# [TASK DESCRIPTION]
Return the records exactly, from the first line through the "if ( wpmm_disable_mobile" line.

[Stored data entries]
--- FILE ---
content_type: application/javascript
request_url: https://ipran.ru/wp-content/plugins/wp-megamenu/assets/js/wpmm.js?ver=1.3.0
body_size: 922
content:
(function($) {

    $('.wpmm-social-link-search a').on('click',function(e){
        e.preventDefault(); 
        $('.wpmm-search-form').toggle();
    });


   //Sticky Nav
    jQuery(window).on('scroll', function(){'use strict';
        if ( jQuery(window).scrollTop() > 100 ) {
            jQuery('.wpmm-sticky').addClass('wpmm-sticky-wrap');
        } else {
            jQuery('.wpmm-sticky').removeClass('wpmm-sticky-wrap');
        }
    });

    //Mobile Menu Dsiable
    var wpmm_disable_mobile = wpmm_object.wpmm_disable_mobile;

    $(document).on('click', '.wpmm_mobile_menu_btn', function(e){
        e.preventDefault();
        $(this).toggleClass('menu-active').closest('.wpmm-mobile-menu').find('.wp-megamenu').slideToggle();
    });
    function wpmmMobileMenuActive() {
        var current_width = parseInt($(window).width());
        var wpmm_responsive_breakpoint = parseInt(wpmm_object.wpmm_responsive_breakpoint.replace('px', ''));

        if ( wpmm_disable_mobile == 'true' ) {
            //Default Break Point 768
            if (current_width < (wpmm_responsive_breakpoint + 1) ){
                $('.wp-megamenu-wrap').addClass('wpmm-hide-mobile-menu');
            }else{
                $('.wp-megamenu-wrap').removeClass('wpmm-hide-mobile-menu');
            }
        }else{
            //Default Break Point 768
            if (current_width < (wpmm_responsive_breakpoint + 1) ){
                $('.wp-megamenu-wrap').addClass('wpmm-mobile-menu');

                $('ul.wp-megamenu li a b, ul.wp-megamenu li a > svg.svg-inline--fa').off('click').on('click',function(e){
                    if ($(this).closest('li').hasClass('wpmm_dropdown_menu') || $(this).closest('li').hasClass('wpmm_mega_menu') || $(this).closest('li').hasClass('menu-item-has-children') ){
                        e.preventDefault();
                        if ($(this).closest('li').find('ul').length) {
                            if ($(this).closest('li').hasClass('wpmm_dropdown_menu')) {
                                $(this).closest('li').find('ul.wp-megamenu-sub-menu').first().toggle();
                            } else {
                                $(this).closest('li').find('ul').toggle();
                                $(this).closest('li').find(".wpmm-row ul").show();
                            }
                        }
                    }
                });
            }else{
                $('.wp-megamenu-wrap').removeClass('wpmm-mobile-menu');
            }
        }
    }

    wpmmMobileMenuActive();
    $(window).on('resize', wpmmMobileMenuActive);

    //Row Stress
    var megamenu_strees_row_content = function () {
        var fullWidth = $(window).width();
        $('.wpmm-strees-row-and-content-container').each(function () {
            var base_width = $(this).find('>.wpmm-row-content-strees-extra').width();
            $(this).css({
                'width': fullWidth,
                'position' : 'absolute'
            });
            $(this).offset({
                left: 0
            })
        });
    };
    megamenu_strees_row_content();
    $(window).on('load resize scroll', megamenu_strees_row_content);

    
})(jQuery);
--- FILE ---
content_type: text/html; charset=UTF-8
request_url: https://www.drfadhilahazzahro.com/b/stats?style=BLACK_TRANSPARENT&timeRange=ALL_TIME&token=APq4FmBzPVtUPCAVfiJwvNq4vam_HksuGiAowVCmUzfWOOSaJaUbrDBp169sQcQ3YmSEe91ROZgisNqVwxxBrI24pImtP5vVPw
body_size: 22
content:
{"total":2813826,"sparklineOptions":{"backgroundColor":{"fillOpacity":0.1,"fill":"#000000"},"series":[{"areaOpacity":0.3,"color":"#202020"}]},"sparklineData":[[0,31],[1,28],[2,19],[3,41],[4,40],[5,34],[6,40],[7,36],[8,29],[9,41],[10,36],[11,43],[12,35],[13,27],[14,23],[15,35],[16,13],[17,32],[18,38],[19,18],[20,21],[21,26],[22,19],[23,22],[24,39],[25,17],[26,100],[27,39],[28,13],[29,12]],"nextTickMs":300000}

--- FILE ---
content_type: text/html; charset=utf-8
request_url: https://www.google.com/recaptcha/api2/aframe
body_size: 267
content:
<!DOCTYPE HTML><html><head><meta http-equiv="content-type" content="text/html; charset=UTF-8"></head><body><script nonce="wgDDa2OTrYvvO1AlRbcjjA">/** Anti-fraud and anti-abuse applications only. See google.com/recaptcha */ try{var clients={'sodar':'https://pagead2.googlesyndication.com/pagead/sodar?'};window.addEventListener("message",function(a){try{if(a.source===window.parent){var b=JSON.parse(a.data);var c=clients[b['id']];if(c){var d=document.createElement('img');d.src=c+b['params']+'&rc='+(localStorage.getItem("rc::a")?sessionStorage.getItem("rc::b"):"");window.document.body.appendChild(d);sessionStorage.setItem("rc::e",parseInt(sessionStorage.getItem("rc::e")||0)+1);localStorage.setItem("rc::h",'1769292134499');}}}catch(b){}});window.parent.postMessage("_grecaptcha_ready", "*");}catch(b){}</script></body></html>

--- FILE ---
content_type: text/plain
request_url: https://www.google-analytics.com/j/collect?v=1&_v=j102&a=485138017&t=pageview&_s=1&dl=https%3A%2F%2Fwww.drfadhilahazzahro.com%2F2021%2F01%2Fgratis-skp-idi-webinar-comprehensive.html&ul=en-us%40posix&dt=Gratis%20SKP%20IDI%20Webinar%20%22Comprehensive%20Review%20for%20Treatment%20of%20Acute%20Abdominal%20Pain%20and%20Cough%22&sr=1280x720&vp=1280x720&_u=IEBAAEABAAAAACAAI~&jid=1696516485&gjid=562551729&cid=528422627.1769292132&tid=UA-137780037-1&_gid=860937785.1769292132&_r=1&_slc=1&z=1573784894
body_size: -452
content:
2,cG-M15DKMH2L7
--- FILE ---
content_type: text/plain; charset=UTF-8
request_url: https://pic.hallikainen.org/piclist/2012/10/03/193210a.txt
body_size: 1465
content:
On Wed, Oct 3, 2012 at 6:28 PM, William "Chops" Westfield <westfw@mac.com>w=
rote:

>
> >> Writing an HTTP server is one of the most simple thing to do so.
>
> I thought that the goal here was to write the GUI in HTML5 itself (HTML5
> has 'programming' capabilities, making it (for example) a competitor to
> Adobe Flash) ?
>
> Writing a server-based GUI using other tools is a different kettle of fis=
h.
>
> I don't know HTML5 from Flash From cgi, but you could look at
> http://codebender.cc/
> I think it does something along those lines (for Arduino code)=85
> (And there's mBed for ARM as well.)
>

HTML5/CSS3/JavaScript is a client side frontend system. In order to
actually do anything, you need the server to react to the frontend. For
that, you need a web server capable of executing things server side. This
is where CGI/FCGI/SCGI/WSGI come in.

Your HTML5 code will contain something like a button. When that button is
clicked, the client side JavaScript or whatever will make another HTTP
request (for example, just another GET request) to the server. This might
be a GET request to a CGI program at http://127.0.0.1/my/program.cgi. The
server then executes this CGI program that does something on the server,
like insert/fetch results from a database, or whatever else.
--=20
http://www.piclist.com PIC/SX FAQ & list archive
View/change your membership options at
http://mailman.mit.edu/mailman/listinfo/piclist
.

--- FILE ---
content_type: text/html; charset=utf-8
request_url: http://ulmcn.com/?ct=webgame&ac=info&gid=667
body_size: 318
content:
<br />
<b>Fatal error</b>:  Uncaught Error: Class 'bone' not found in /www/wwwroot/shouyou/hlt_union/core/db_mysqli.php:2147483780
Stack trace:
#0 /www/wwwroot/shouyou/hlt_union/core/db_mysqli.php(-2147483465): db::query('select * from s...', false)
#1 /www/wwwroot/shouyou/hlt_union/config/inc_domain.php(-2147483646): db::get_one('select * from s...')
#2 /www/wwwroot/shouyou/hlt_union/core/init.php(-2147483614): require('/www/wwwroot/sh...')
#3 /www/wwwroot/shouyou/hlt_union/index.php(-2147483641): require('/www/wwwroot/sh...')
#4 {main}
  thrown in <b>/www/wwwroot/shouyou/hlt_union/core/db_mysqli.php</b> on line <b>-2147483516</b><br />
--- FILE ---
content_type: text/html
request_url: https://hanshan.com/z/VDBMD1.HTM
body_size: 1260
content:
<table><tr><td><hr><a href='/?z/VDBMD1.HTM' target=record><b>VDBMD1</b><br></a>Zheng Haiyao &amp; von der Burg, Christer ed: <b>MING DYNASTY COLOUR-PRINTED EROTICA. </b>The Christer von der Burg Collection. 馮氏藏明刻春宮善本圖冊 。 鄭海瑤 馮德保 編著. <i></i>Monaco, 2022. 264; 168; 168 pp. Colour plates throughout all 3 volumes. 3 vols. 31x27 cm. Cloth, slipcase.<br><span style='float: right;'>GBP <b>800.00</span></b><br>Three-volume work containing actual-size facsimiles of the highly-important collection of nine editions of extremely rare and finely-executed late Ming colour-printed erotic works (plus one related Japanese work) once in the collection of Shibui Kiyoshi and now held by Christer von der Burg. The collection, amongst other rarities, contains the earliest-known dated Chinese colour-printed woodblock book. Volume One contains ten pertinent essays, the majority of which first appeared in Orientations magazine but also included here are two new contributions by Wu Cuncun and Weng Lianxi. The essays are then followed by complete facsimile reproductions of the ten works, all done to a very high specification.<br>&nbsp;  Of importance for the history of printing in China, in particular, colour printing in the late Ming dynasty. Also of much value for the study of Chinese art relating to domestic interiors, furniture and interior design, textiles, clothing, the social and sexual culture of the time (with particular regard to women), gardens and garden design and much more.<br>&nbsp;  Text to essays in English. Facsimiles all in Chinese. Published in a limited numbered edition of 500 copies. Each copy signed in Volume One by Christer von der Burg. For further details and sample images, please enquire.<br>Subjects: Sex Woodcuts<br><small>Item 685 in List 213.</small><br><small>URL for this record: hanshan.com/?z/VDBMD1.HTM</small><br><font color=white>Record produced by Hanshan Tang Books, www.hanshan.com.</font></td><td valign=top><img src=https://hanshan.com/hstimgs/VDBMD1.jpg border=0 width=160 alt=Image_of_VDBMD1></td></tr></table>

# [SOLUTION TO THIS PROBLEM]
--- FILE ---
content_type: application/javascript
request_url: https://ipran.ru/wp-content/plugins/wp-megamenu/assets/js/wpmm.js?ver=1.3.0
body_size: 922
content:
(function($) {

    $('.wpmm-social-link-search a').on('click',function(e){
        e.preventDefault(); 
        $('.wpmm-search-form').toggle();
    });


   //Sticky Nav
    jQuery(window).on('scroll', function(){'use strict';
        if ( jQuery(window).scrollTop() > 100 ) {
            jQuery('.wpmm-sticky').addClass('wpmm-sticky-wrap');
        } else {
            jQuery('.wpmm-sticky').removeClass('wpmm-sticky-wrap');
        }
    });

    //Mobile Menu Dsiable
    var wpmm_disable_mobile = wpmm_object.wpmm_disable_mobile;

    $(document).on('click', '.wpmm_mobile_menu_btn', function(e){
        e.preventDefault();
        $(this).toggleClass('menu-active').closest('.wpmm-mobile-menu').find('.wp-megamenu').slideToggle();
    });
    function wpmmMobileMenuActive() {
        var current_width = parseInt($(window).width());
        var wpmm_responsive_breakpoint = parseInt(wpmm_object.wpmm_responsive_breakpoint.replace('px', ''));

        if ( wpmm_disable_mobile == 'true' ) {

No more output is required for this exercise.